Water rights, whether riparian or appropriative, constitute real property and are appurtenant to particular pieces of land.
The proof must have shown, in order to prevail or even require answer other than a general denial, that the United States appeared as trustee of the naked legal title for certain Indian wards, naming them, who owned, respectively, the equitable title to a piece of land, describing it, which land was entitled to a definite quantity of water, in cubic inches under a certain pressure, and such flow had been beneficially used thereon until deprived thereof by act of defendants.

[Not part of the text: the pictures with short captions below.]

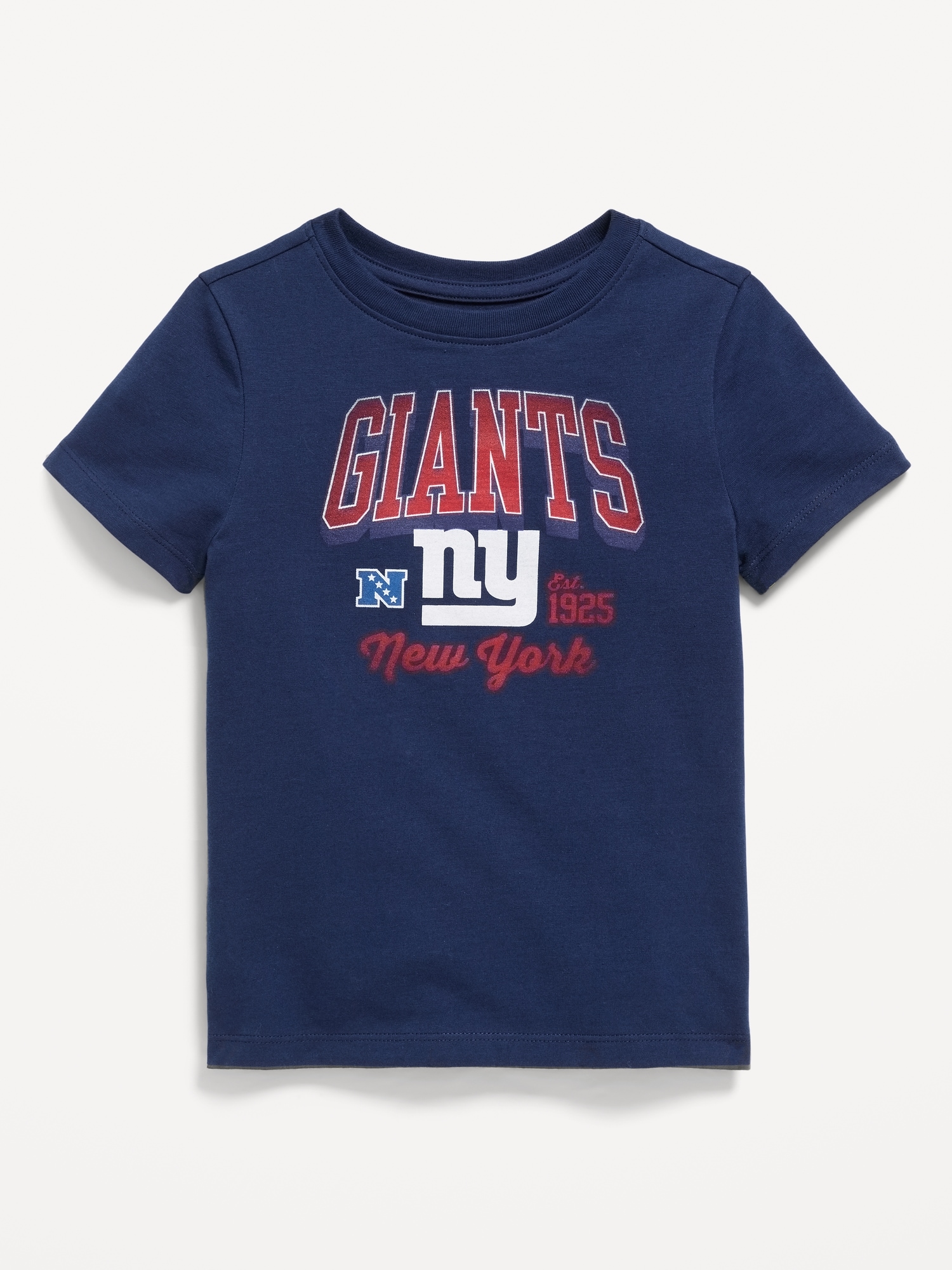 New York Giants Unisex Graphic T-Shirt for Toddler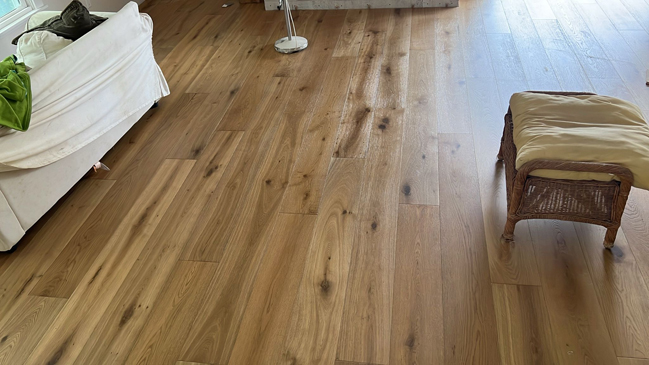 wood flooring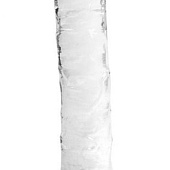 Прозрачный фаллоимитатор Distortion - 18 см.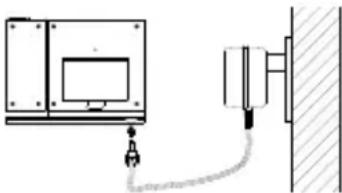 TFA 98.1009 - TO USE THE PROJECTOR POWER ADAPTER - 1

Since this was not a quo warranto proceeding, such as the Crown was wont to bring in England to question franchises and jurisdictional and property rights to the harassment of its subjects, the Court refused to require the defendants affirmatively to assume this burden. Again, in the face of the persistent refusal of the government to define claims against defendants, the Court refused to require these individuals to state an affirmative defense. This procedural claim of the government lawyers was encysted in the pre-trial order. Therefore, the exact claim of neither side is developed.
Although the pre-trial order was thus unsatisfactory, the Court signed and entered it and put the case on trial.
The government did not prove possession of the flow as appurtenant to any piece of real property of a single drop of the water of which it claims the Indian nation is deprived by the patentees of the United States north of the boundary. In fact, there was no proof that the Yakima Indian nation had any rights in this water or interests therein. No communal lands of the Yakima nation are shown to be susceptible to irrigation by any waters of the Ahtanum or to have ever been irrigated thereby.
The proof does show that there are various parcels of land, held at some time by allottees, within the confines of the Yakima Indian reservation upon which approximately one-fourth of the flow of the Ahtanum has been beneficially applied since about the year 1900. But there is no complaint as to any interference by anyone with the beneficial enjoyment of this portion of the flow allocated by the agreement above mentioned which has actually been used south of the Ahtanum.